Le maintien de l’inflation à un faible niveau n’est toutefois pas garanti et divers facteurs peuvent contribuer à accélérer la hausse des prix dans les années à venir. Dix ans après la crise financière mondiale, de nombreuses économies fonctionnent à un niveau de plein-emploi ou presque.Le rythme de l’intégration économique mondiale pourrait ralentir ou s’inverser. L’indépendance et la transparence des banques centrales, acquises de longue lutte, pourraient s’éroder sous la pression du financement de l’État.
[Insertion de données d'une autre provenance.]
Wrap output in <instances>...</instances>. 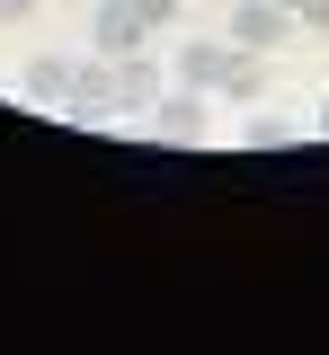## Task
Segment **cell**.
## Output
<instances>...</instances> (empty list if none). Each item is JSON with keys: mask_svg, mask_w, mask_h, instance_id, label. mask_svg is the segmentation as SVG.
<instances>
[{"mask_svg": "<svg viewBox=\"0 0 329 355\" xmlns=\"http://www.w3.org/2000/svg\"><path fill=\"white\" fill-rule=\"evenodd\" d=\"M294 36V9H285V0H240L232 9V44L240 53H267V44H285Z\"/></svg>", "mask_w": 329, "mask_h": 355, "instance_id": "1", "label": "cell"}, {"mask_svg": "<svg viewBox=\"0 0 329 355\" xmlns=\"http://www.w3.org/2000/svg\"><path fill=\"white\" fill-rule=\"evenodd\" d=\"M90 36H98V53L116 62V53H142V36H151V27H142V9H134V0H107Z\"/></svg>", "mask_w": 329, "mask_h": 355, "instance_id": "2", "label": "cell"}, {"mask_svg": "<svg viewBox=\"0 0 329 355\" xmlns=\"http://www.w3.org/2000/svg\"><path fill=\"white\" fill-rule=\"evenodd\" d=\"M223 62H232V36H196L187 53H178V89H223Z\"/></svg>", "mask_w": 329, "mask_h": 355, "instance_id": "3", "label": "cell"}, {"mask_svg": "<svg viewBox=\"0 0 329 355\" xmlns=\"http://www.w3.org/2000/svg\"><path fill=\"white\" fill-rule=\"evenodd\" d=\"M151 98H160V71L142 53H116V107H151Z\"/></svg>", "mask_w": 329, "mask_h": 355, "instance_id": "4", "label": "cell"}, {"mask_svg": "<svg viewBox=\"0 0 329 355\" xmlns=\"http://www.w3.org/2000/svg\"><path fill=\"white\" fill-rule=\"evenodd\" d=\"M151 133H160V142H196V133H205V107H196V89H178V98L151 116Z\"/></svg>", "mask_w": 329, "mask_h": 355, "instance_id": "5", "label": "cell"}, {"mask_svg": "<svg viewBox=\"0 0 329 355\" xmlns=\"http://www.w3.org/2000/svg\"><path fill=\"white\" fill-rule=\"evenodd\" d=\"M18 89H27V98H71V62H53V53H36V62L18 71Z\"/></svg>", "mask_w": 329, "mask_h": 355, "instance_id": "6", "label": "cell"}, {"mask_svg": "<svg viewBox=\"0 0 329 355\" xmlns=\"http://www.w3.org/2000/svg\"><path fill=\"white\" fill-rule=\"evenodd\" d=\"M71 98H81V107H116V62H90V71H71Z\"/></svg>", "mask_w": 329, "mask_h": 355, "instance_id": "7", "label": "cell"}, {"mask_svg": "<svg viewBox=\"0 0 329 355\" xmlns=\"http://www.w3.org/2000/svg\"><path fill=\"white\" fill-rule=\"evenodd\" d=\"M258 80H267L258 53H240V44H232V62H223V98H258Z\"/></svg>", "mask_w": 329, "mask_h": 355, "instance_id": "8", "label": "cell"}, {"mask_svg": "<svg viewBox=\"0 0 329 355\" xmlns=\"http://www.w3.org/2000/svg\"><path fill=\"white\" fill-rule=\"evenodd\" d=\"M249 142H267V151H276V142H294V125H285V116H249Z\"/></svg>", "mask_w": 329, "mask_h": 355, "instance_id": "9", "label": "cell"}, {"mask_svg": "<svg viewBox=\"0 0 329 355\" xmlns=\"http://www.w3.org/2000/svg\"><path fill=\"white\" fill-rule=\"evenodd\" d=\"M142 9V27H169V18H178V0H134Z\"/></svg>", "mask_w": 329, "mask_h": 355, "instance_id": "10", "label": "cell"}, {"mask_svg": "<svg viewBox=\"0 0 329 355\" xmlns=\"http://www.w3.org/2000/svg\"><path fill=\"white\" fill-rule=\"evenodd\" d=\"M294 27H329V0H294Z\"/></svg>", "mask_w": 329, "mask_h": 355, "instance_id": "11", "label": "cell"}, {"mask_svg": "<svg viewBox=\"0 0 329 355\" xmlns=\"http://www.w3.org/2000/svg\"><path fill=\"white\" fill-rule=\"evenodd\" d=\"M27 9H36V0H0V18H27Z\"/></svg>", "mask_w": 329, "mask_h": 355, "instance_id": "12", "label": "cell"}, {"mask_svg": "<svg viewBox=\"0 0 329 355\" xmlns=\"http://www.w3.org/2000/svg\"><path fill=\"white\" fill-rule=\"evenodd\" d=\"M285 9H294V0H285Z\"/></svg>", "mask_w": 329, "mask_h": 355, "instance_id": "13", "label": "cell"}]
</instances>
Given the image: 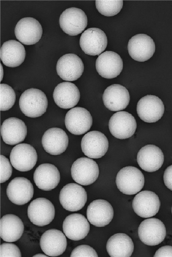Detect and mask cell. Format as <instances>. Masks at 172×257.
Instances as JSON below:
<instances>
[{"label":"cell","mask_w":172,"mask_h":257,"mask_svg":"<svg viewBox=\"0 0 172 257\" xmlns=\"http://www.w3.org/2000/svg\"><path fill=\"white\" fill-rule=\"evenodd\" d=\"M96 69L99 75L105 78L117 76L123 69V61L116 52L106 51L98 57L95 63Z\"/></svg>","instance_id":"18"},{"label":"cell","mask_w":172,"mask_h":257,"mask_svg":"<svg viewBox=\"0 0 172 257\" xmlns=\"http://www.w3.org/2000/svg\"><path fill=\"white\" fill-rule=\"evenodd\" d=\"M0 59L3 64L9 67H16L24 61L26 50L20 42L9 40L4 42L0 48Z\"/></svg>","instance_id":"29"},{"label":"cell","mask_w":172,"mask_h":257,"mask_svg":"<svg viewBox=\"0 0 172 257\" xmlns=\"http://www.w3.org/2000/svg\"><path fill=\"white\" fill-rule=\"evenodd\" d=\"M137 160L143 170L148 172H153L161 167L164 156L159 147L153 145H147L139 150Z\"/></svg>","instance_id":"23"},{"label":"cell","mask_w":172,"mask_h":257,"mask_svg":"<svg viewBox=\"0 0 172 257\" xmlns=\"http://www.w3.org/2000/svg\"><path fill=\"white\" fill-rule=\"evenodd\" d=\"M1 111L11 109L16 100V94L13 88L8 84L1 83L0 85Z\"/></svg>","instance_id":"33"},{"label":"cell","mask_w":172,"mask_h":257,"mask_svg":"<svg viewBox=\"0 0 172 257\" xmlns=\"http://www.w3.org/2000/svg\"><path fill=\"white\" fill-rule=\"evenodd\" d=\"M115 183L120 192L127 195H133L143 188L144 178L142 172L137 168L126 166L117 173Z\"/></svg>","instance_id":"2"},{"label":"cell","mask_w":172,"mask_h":257,"mask_svg":"<svg viewBox=\"0 0 172 257\" xmlns=\"http://www.w3.org/2000/svg\"><path fill=\"white\" fill-rule=\"evenodd\" d=\"M55 215L54 205L45 198H37L32 201L28 208V216L34 224L43 226L53 220Z\"/></svg>","instance_id":"7"},{"label":"cell","mask_w":172,"mask_h":257,"mask_svg":"<svg viewBox=\"0 0 172 257\" xmlns=\"http://www.w3.org/2000/svg\"><path fill=\"white\" fill-rule=\"evenodd\" d=\"M71 257H97L98 255L95 250L90 246L86 245H81L76 247L72 251Z\"/></svg>","instance_id":"34"},{"label":"cell","mask_w":172,"mask_h":257,"mask_svg":"<svg viewBox=\"0 0 172 257\" xmlns=\"http://www.w3.org/2000/svg\"><path fill=\"white\" fill-rule=\"evenodd\" d=\"M59 25L62 30L70 36H77L85 30L87 18L82 9L72 7L66 9L60 15Z\"/></svg>","instance_id":"4"},{"label":"cell","mask_w":172,"mask_h":257,"mask_svg":"<svg viewBox=\"0 0 172 257\" xmlns=\"http://www.w3.org/2000/svg\"><path fill=\"white\" fill-rule=\"evenodd\" d=\"M105 106L111 111H119L125 109L130 102V95L124 86L114 84L108 86L103 94Z\"/></svg>","instance_id":"22"},{"label":"cell","mask_w":172,"mask_h":257,"mask_svg":"<svg viewBox=\"0 0 172 257\" xmlns=\"http://www.w3.org/2000/svg\"><path fill=\"white\" fill-rule=\"evenodd\" d=\"M84 65L82 59L73 53L66 54L57 61L56 70L63 80L71 81L78 79L82 75Z\"/></svg>","instance_id":"16"},{"label":"cell","mask_w":172,"mask_h":257,"mask_svg":"<svg viewBox=\"0 0 172 257\" xmlns=\"http://www.w3.org/2000/svg\"><path fill=\"white\" fill-rule=\"evenodd\" d=\"M14 32L20 42L25 45H32L40 39L43 31L41 25L36 19L25 17L17 22Z\"/></svg>","instance_id":"14"},{"label":"cell","mask_w":172,"mask_h":257,"mask_svg":"<svg viewBox=\"0 0 172 257\" xmlns=\"http://www.w3.org/2000/svg\"><path fill=\"white\" fill-rule=\"evenodd\" d=\"M24 228L23 221L15 215H5L0 219V236L5 242H13L17 241L22 236Z\"/></svg>","instance_id":"30"},{"label":"cell","mask_w":172,"mask_h":257,"mask_svg":"<svg viewBox=\"0 0 172 257\" xmlns=\"http://www.w3.org/2000/svg\"><path fill=\"white\" fill-rule=\"evenodd\" d=\"M92 124V117L90 112L82 107L70 109L65 117V125L71 133L81 135L87 132Z\"/></svg>","instance_id":"13"},{"label":"cell","mask_w":172,"mask_h":257,"mask_svg":"<svg viewBox=\"0 0 172 257\" xmlns=\"http://www.w3.org/2000/svg\"><path fill=\"white\" fill-rule=\"evenodd\" d=\"M127 48L131 57L141 62L149 60L155 51L153 40L144 34H139L132 37L128 41Z\"/></svg>","instance_id":"12"},{"label":"cell","mask_w":172,"mask_h":257,"mask_svg":"<svg viewBox=\"0 0 172 257\" xmlns=\"http://www.w3.org/2000/svg\"><path fill=\"white\" fill-rule=\"evenodd\" d=\"M107 37L100 29L90 28L85 30L80 38V45L86 54L95 56L101 54L107 46Z\"/></svg>","instance_id":"9"},{"label":"cell","mask_w":172,"mask_h":257,"mask_svg":"<svg viewBox=\"0 0 172 257\" xmlns=\"http://www.w3.org/2000/svg\"></svg>","instance_id":"41"},{"label":"cell","mask_w":172,"mask_h":257,"mask_svg":"<svg viewBox=\"0 0 172 257\" xmlns=\"http://www.w3.org/2000/svg\"><path fill=\"white\" fill-rule=\"evenodd\" d=\"M68 137L66 132L59 128L48 129L42 138V144L45 150L54 155L64 152L68 147Z\"/></svg>","instance_id":"24"},{"label":"cell","mask_w":172,"mask_h":257,"mask_svg":"<svg viewBox=\"0 0 172 257\" xmlns=\"http://www.w3.org/2000/svg\"><path fill=\"white\" fill-rule=\"evenodd\" d=\"M59 199L64 209L68 211L75 212L85 206L87 201V193L81 185L70 183L60 190Z\"/></svg>","instance_id":"5"},{"label":"cell","mask_w":172,"mask_h":257,"mask_svg":"<svg viewBox=\"0 0 172 257\" xmlns=\"http://www.w3.org/2000/svg\"><path fill=\"white\" fill-rule=\"evenodd\" d=\"M0 133L3 142L13 146L25 140L27 134V128L23 120L16 117H10L3 122Z\"/></svg>","instance_id":"25"},{"label":"cell","mask_w":172,"mask_h":257,"mask_svg":"<svg viewBox=\"0 0 172 257\" xmlns=\"http://www.w3.org/2000/svg\"><path fill=\"white\" fill-rule=\"evenodd\" d=\"M109 130L112 135L119 139H125L132 136L137 128L134 117L125 111H117L109 120Z\"/></svg>","instance_id":"8"},{"label":"cell","mask_w":172,"mask_h":257,"mask_svg":"<svg viewBox=\"0 0 172 257\" xmlns=\"http://www.w3.org/2000/svg\"><path fill=\"white\" fill-rule=\"evenodd\" d=\"M0 183L7 181L11 177L12 168L8 159L4 155H0Z\"/></svg>","instance_id":"36"},{"label":"cell","mask_w":172,"mask_h":257,"mask_svg":"<svg viewBox=\"0 0 172 257\" xmlns=\"http://www.w3.org/2000/svg\"><path fill=\"white\" fill-rule=\"evenodd\" d=\"M95 5L98 12L106 16H113L118 14L123 6L121 0H97Z\"/></svg>","instance_id":"32"},{"label":"cell","mask_w":172,"mask_h":257,"mask_svg":"<svg viewBox=\"0 0 172 257\" xmlns=\"http://www.w3.org/2000/svg\"><path fill=\"white\" fill-rule=\"evenodd\" d=\"M71 173L72 179L77 183L87 185L96 181L99 170L95 161L87 157H81L73 163Z\"/></svg>","instance_id":"3"},{"label":"cell","mask_w":172,"mask_h":257,"mask_svg":"<svg viewBox=\"0 0 172 257\" xmlns=\"http://www.w3.org/2000/svg\"><path fill=\"white\" fill-rule=\"evenodd\" d=\"M166 229L163 222L156 218L144 220L138 228V235L145 245L153 246L160 244L165 239Z\"/></svg>","instance_id":"6"},{"label":"cell","mask_w":172,"mask_h":257,"mask_svg":"<svg viewBox=\"0 0 172 257\" xmlns=\"http://www.w3.org/2000/svg\"><path fill=\"white\" fill-rule=\"evenodd\" d=\"M0 68H1V69H0V81H1V80L2 79V77H3V71L2 66L1 64H0Z\"/></svg>","instance_id":"39"},{"label":"cell","mask_w":172,"mask_h":257,"mask_svg":"<svg viewBox=\"0 0 172 257\" xmlns=\"http://www.w3.org/2000/svg\"><path fill=\"white\" fill-rule=\"evenodd\" d=\"M164 105L157 96L146 95L140 99L137 105V112L144 122L153 123L158 121L164 112Z\"/></svg>","instance_id":"11"},{"label":"cell","mask_w":172,"mask_h":257,"mask_svg":"<svg viewBox=\"0 0 172 257\" xmlns=\"http://www.w3.org/2000/svg\"><path fill=\"white\" fill-rule=\"evenodd\" d=\"M62 229L68 238L78 241L86 236L89 231L90 225L84 216L74 213L68 215L64 219Z\"/></svg>","instance_id":"26"},{"label":"cell","mask_w":172,"mask_h":257,"mask_svg":"<svg viewBox=\"0 0 172 257\" xmlns=\"http://www.w3.org/2000/svg\"><path fill=\"white\" fill-rule=\"evenodd\" d=\"M10 162L13 167L21 172L31 170L37 160L35 148L28 144H20L15 146L10 154Z\"/></svg>","instance_id":"10"},{"label":"cell","mask_w":172,"mask_h":257,"mask_svg":"<svg viewBox=\"0 0 172 257\" xmlns=\"http://www.w3.org/2000/svg\"><path fill=\"white\" fill-rule=\"evenodd\" d=\"M80 93L78 88L70 82H63L55 87L53 98L59 108L68 109L73 108L79 101Z\"/></svg>","instance_id":"27"},{"label":"cell","mask_w":172,"mask_h":257,"mask_svg":"<svg viewBox=\"0 0 172 257\" xmlns=\"http://www.w3.org/2000/svg\"><path fill=\"white\" fill-rule=\"evenodd\" d=\"M33 180L36 185L45 191L55 188L60 181V173L57 168L50 163L38 166L33 174Z\"/></svg>","instance_id":"28"},{"label":"cell","mask_w":172,"mask_h":257,"mask_svg":"<svg viewBox=\"0 0 172 257\" xmlns=\"http://www.w3.org/2000/svg\"><path fill=\"white\" fill-rule=\"evenodd\" d=\"M109 147L107 138L98 131H91L86 134L81 141L82 150L90 158H99L107 152Z\"/></svg>","instance_id":"15"},{"label":"cell","mask_w":172,"mask_h":257,"mask_svg":"<svg viewBox=\"0 0 172 257\" xmlns=\"http://www.w3.org/2000/svg\"><path fill=\"white\" fill-rule=\"evenodd\" d=\"M40 246L46 255L57 257L65 251L67 240L61 231L52 229L46 231L42 234L40 240Z\"/></svg>","instance_id":"21"},{"label":"cell","mask_w":172,"mask_h":257,"mask_svg":"<svg viewBox=\"0 0 172 257\" xmlns=\"http://www.w3.org/2000/svg\"><path fill=\"white\" fill-rule=\"evenodd\" d=\"M21 253L19 248L12 243H4L0 245V257H21Z\"/></svg>","instance_id":"35"},{"label":"cell","mask_w":172,"mask_h":257,"mask_svg":"<svg viewBox=\"0 0 172 257\" xmlns=\"http://www.w3.org/2000/svg\"><path fill=\"white\" fill-rule=\"evenodd\" d=\"M6 194L13 203L18 205H24L32 198L33 186L28 179L16 177L9 183L6 188Z\"/></svg>","instance_id":"19"},{"label":"cell","mask_w":172,"mask_h":257,"mask_svg":"<svg viewBox=\"0 0 172 257\" xmlns=\"http://www.w3.org/2000/svg\"><path fill=\"white\" fill-rule=\"evenodd\" d=\"M86 216L91 224L97 227H103L108 225L112 220L114 216L113 208L105 200H95L88 206Z\"/></svg>","instance_id":"20"},{"label":"cell","mask_w":172,"mask_h":257,"mask_svg":"<svg viewBox=\"0 0 172 257\" xmlns=\"http://www.w3.org/2000/svg\"><path fill=\"white\" fill-rule=\"evenodd\" d=\"M48 256L44 255L43 254H39L35 255H34L33 257H48Z\"/></svg>","instance_id":"40"},{"label":"cell","mask_w":172,"mask_h":257,"mask_svg":"<svg viewBox=\"0 0 172 257\" xmlns=\"http://www.w3.org/2000/svg\"><path fill=\"white\" fill-rule=\"evenodd\" d=\"M160 204L158 195L154 192L148 190L139 192L132 202L134 212L143 218L155 216L159 210Z\"/></svg>","instance_id":"17"},{"label":"cell","mask_w":172,"mask_h":257,"mask_svg":"<svg viewBox=\"0 0 172 257\" xmlns=\"http://www.w3.org/2000/svg\"><path fill=\"white\" fill-rule=\"evenodd\" d=\"M134 248L131 238L122 233L112 235L106 245L107 252L112 257H129L134 251Z\"/></svg>","instance_id":"31"},{"label":"cell","mask_w":172,"mask_h":257,"mask_svg":"<svg viewBox=\"0 0 172 257\" xmlns=\"http://www.w3.org/2000/svg\"><path fill=\"white\" fill-rule=\"evenodd\" d=\"M22 112L29 117H38L43 115L48 107V100L45 93L36 88L25 90L19 99Z\"/></svg>","instance_id":"1"},{"label":"cell","mask_w":172,"mask_h":257,"mask_svg":"<svg viewBox=\"0 0 172 257\" xmlns=\"http://www.w3.org/2000/svg\"><path fill=\"white\" fill-rule=\"evenodd\" d=\"M154 257H172V246H165L157 250Z\"/></svg>","instance_id":"37"},{"label":"cell","mask_w":172,"mask_h":257,"mask_svg":"<svg viewBox=\"0 0 172 257\" xmlns=\"http://www.w3.org/2000/svg\"><path fill=\"white\" fill-rule=\"evenodd\" d=\"M163 179L165 185L172 190V165L168 167L165 170Z\"/></svg>","instance_id":"38"}]
</instances>
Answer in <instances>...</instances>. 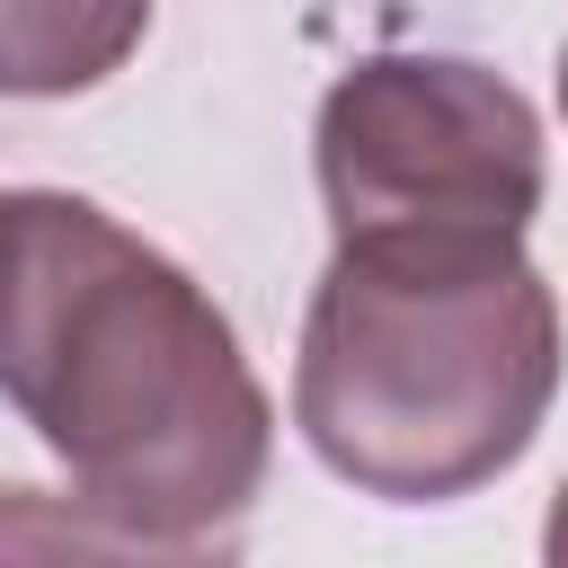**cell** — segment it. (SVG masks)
<instances>
[{
	"label": "cell",
	"instance_id": "cell-1",
	"mask_svg": "<svg viewBox=\"0 0 568 568\" xmlns=\"http://www.w3.org/2000/svg\"><path fill=\"white\" fill-rule=\"evenodd\" d=\"M0 399L80 506L160 541L248 515L275 462V408L213 293L62 186L0 195Z\"/></svg>",
	"mask_w": 568,
	"mask_h": 568
},
{
	"label": "cell",
	"instance_id": "cell-7",
	"mask_svg": "<svg viewBox=\"0 0 568 568\" xmlns=\"http://www.w3.org/2000/svg\"><path fill=\"white\" fill-rule=\"evenodd\" d=\"M559 106H568V44H559Z\"/></svg>",
	"mask_w": 568,
	"mask_h": 568
},
{
	"label": "cell",
	"instance_id": "cell-5",
	"mask_svg": "<svg viewBox=\"0 0 568 568\" xmlns=\"http://www.w3.org/2000/svg\"><path fill=\"white\" fill-rule=\"evenodd\" d=\"M151 9H62V0H0V89L62 98L106 80L142 44Z\"/></svg>",
	"mask_w": 568,
	"mask_h": 568
},
{
	"label": "cell",
	"instance_id": "cell-2",
	"mask_svg": "<svg viewBox=\"0 0 568 568\" xmlns=\"http://www.w3.org/2000/svg\"><path fill=\"white\" fill-rule=\"evenodd\" d=\"M559 399V302L524 240H346L302 311L293 426L390 506L515 470Z\"/></svg>",
	"mask_w": 568,
	"mask_h": 568
},
{
	"label": "cell",
	"instance_id": "cell-6",
	"mask_svg": "<svg viewBox=\"0 0 568 568\" xmlns=\"http://www.w3.org/2000/svg\"><path fill=\"white\" fill-rule=\"evenodd\" d=\"M541 568H568V479H559V497L541 515Z\"/></svg>",
	"mask_w": 568,
	"mask_h": 568
},
{
	"label": "cell",
	"instance_id": "cell-3",
	"mask_svg": "<svg viewBox=\"0 0 568 568\" xmlns=\"http://www.w3.org/2000/svg\"><path fill=\"white\" fill-rule=\"evenodd\" d=\"M320 204L346 240H524L541 213V115L462 53H373L320 98Z\"/></svg>",
	"mask_w": 568,
	"mask_h": 568
},
{
	"label": "cell",
	"instance_id": "cell-4",
	"mask_svg": "<svg viewBox=\"0 0 568 568\" xmlns=\"http://www.w3.org/2000/svg\"><path fill=\"white\" fill-rule=\"evenodd\" d=\"M0 568H231V559L133 532L62 488H0Z\"/></svg>",
	"mask_w": 568,
	"mask_h": 568
}]
</instances>
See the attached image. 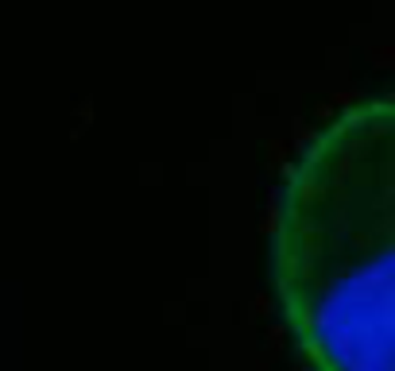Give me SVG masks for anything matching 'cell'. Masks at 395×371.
I'll return each instance as SVG.
<instances>
[{"label":"cell","instance_id":"obj_1","mask_svg":"<svg viewBox=\"0 0 395 371\" xmlns=\"http://www.w3.org/2000/svg\"><path fill=\"white\" fill-rule=\"evenodd\" d=\"M268 244L310 371H395V97L357 101L303 143Z\"/></svg>","mask_w":395,"mask_h":371}]
</instances>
L’accroissement de la dette risque de fragiliser les engagements en faveur de rigoureux régimes budgétaires et monétaires.

Si les pressions inflationnistes s’intensifient à l’échelle mondiale, les responsables de l’action publique peuvent protéger leurs administrés en redoublant d’efforts pour défendre l’indépendance des banques centrales, en instaurant des cadres budgétaires à même de garantir la viabilité de la dette et en maintenant en place des mécanismes de régulation pour surmonter les retournements de conjoncture économique.
À l’heure où les perspectives économiques mondiales s’assombrissent, l’impératif du maintien de la dynamique économique demande une optimisation des possibilités de croissance, l’évitement des chausse-trappes et l’établissement de mécanismes de régulation pour parer à d’éventuels chocs. Les enseignements tirés des expériences passées en matière d’endettement, de confiance dans les institutions publiques, de sécurité alimentaire et de stabilité des prix peuvent servir de guide dans un environnement toujours plus exigeant.